Malena Cunningham Anderson’s life changed following a fundraiser she attended only because she couldn’t find a way to get out of it.
It was Christmastime 2012 in Birmingham, Alabama. At the time, Anderson ABJ ’80 was running a media relations company. Prior to that, she’d been a news anchor and reporter at Birmingham’s NBC station for more than 12 years and was a well-known and well-liked member of the community.
The fundraiser was hosted by the president of a local bank, and the goal was to raise money for a talented 11-year-old cellist named Malik Kofi who needed money for additional lessons. It wasn’t that Anderson wasn’t interested; she just didn’t have a lot of time to stay that evening. Her plan was to shake a couple of hands, engage in some small talk, and then sneak out early.
That’s not what happened.
“I heard this child play the cello and it was amazing. The voice inside my head said, ‘Tell this story,’” Anderson says. And that’s the night a documentarian was born.

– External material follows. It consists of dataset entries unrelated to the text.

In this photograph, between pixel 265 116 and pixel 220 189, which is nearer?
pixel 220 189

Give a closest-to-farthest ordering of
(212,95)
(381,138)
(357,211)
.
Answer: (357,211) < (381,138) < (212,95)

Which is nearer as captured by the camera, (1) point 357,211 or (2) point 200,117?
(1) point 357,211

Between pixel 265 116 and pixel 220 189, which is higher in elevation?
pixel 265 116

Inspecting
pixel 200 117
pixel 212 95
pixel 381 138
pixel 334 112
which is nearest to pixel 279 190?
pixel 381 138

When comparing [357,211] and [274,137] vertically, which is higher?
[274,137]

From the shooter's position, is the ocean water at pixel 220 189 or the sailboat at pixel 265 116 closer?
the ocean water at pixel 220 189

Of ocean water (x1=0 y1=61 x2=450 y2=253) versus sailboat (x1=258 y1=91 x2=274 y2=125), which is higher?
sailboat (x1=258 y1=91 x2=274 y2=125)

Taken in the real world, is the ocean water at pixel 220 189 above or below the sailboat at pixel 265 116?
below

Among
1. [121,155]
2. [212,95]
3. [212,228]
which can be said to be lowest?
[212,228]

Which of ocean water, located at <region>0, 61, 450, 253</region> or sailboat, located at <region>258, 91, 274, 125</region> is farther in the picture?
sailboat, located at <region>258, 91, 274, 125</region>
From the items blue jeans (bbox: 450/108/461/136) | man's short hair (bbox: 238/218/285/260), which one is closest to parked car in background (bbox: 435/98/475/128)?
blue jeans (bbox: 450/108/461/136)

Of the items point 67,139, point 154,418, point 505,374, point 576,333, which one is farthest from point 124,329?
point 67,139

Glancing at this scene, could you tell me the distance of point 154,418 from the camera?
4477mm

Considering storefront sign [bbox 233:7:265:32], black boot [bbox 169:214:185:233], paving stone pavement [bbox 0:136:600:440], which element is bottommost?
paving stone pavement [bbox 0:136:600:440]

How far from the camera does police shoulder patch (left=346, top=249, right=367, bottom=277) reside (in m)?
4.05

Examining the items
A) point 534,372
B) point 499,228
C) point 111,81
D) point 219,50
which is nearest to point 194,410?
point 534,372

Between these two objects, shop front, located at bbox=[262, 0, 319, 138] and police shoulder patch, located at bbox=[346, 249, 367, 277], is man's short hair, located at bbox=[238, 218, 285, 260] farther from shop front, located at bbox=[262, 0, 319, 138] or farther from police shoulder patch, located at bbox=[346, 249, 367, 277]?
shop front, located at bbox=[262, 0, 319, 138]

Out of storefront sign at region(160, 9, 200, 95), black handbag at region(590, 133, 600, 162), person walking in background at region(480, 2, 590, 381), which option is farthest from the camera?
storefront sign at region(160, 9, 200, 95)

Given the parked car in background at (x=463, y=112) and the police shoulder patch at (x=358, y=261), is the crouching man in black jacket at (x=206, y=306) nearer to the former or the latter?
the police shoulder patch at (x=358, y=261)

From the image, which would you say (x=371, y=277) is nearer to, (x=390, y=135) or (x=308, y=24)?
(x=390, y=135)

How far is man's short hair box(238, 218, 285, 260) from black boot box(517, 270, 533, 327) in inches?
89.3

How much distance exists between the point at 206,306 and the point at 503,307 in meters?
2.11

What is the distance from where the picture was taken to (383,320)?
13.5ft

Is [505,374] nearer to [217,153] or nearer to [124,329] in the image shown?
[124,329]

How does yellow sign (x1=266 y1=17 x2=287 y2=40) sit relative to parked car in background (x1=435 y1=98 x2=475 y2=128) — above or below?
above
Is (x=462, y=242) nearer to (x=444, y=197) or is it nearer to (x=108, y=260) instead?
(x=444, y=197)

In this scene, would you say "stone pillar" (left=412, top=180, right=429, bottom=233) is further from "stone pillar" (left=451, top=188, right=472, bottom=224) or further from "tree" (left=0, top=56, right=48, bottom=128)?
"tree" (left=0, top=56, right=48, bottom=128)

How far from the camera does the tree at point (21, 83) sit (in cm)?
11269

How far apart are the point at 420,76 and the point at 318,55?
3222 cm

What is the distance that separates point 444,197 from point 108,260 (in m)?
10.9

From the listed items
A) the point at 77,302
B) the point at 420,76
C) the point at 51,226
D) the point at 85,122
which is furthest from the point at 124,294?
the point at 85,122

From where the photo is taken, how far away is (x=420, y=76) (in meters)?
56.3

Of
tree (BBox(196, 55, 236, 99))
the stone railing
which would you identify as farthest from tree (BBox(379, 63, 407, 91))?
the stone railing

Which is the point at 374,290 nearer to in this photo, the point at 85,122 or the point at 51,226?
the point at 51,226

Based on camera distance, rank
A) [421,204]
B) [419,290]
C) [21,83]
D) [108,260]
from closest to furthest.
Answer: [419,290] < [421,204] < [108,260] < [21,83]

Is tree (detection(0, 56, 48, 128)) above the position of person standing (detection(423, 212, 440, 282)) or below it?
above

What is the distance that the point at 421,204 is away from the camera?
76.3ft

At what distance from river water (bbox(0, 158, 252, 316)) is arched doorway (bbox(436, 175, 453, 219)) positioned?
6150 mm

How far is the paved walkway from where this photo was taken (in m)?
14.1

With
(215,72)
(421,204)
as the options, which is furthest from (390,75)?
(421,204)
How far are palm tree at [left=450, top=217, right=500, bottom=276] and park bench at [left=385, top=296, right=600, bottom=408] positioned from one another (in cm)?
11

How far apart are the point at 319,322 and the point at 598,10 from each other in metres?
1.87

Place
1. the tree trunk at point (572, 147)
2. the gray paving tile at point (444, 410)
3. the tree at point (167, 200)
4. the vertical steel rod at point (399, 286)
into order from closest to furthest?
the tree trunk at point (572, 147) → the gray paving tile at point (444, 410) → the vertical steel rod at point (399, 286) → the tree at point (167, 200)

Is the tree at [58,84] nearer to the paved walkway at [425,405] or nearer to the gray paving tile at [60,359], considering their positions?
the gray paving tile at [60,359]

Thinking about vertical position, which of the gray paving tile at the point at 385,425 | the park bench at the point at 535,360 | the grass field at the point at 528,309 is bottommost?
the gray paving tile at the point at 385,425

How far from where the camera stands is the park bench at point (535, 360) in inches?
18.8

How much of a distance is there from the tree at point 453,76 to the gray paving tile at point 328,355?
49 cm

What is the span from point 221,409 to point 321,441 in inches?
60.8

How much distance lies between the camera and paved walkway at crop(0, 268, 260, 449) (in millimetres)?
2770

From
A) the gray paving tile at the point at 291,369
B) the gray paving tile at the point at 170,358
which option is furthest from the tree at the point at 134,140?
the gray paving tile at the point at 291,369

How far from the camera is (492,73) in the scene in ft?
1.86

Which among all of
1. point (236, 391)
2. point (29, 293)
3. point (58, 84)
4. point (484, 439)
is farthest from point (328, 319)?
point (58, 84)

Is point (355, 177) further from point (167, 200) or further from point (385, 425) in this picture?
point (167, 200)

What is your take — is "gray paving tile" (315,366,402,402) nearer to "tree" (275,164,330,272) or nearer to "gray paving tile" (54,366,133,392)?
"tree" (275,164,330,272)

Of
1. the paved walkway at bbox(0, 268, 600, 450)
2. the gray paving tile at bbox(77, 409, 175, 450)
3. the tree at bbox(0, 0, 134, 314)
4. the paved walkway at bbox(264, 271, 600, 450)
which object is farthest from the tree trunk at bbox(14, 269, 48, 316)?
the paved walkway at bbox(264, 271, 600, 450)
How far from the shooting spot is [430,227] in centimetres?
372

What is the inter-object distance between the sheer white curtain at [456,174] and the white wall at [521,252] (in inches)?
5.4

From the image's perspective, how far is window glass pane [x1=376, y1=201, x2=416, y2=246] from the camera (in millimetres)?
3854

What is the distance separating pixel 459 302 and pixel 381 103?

“A documentary is just a long-form news story,” says Anderson, whose first TV job was at CNN. She also worked at stations in Kentucky, Pennsylvania, and Savannah before moving to Birmingham, where she won multiple local Emmys. “I was used to telling stories in two minutes or less. So to be able to get more into a person’s life and really let the story breathe was exciting.”
After hearing Malik play, Anderson asked his grandmother if she could follow him for a couple weeks to put something together. Those two weeks turned into three months, and her work eventually was used for another fundraiser to help Malik with additional lessons.
That was it until 2017, when Anderson, who had by then moved back to Georgia, was encouraged to enter the documentary into film festivals. It was the right move. Little Music Manchild: The Malik Kofi Story was named Best Documentary at the 2017 BronzeLens Film Festival, Atlanta’s showcase for filmmakers of color.
Anderson, who launched her company Newslady Productions shortly before winning her award, is now at work on her follow-up film. Like her debut, her inspiration came from an unexpected place. In March 2017, she went to what she thought would be a typical event at the Georgia Capitol and met Rashid Nuri. The 69-year-old was a Harvard graduate, he worked four years in the Department of Agriculture in the 1990s, and he recently retired from an urban garden in Atlanta’s West End that he started in 2015.
Anderson’s film SEED tells his story. She is hoping to wrap production in March, then enter it in film festivals later in the year.
“I originally thought this story would just be about urban agriculture,” Anderson says about her upcoming film, “but it’s also about gentrification, community, and economic empowerment. You have to ask questions and find out what the story is.”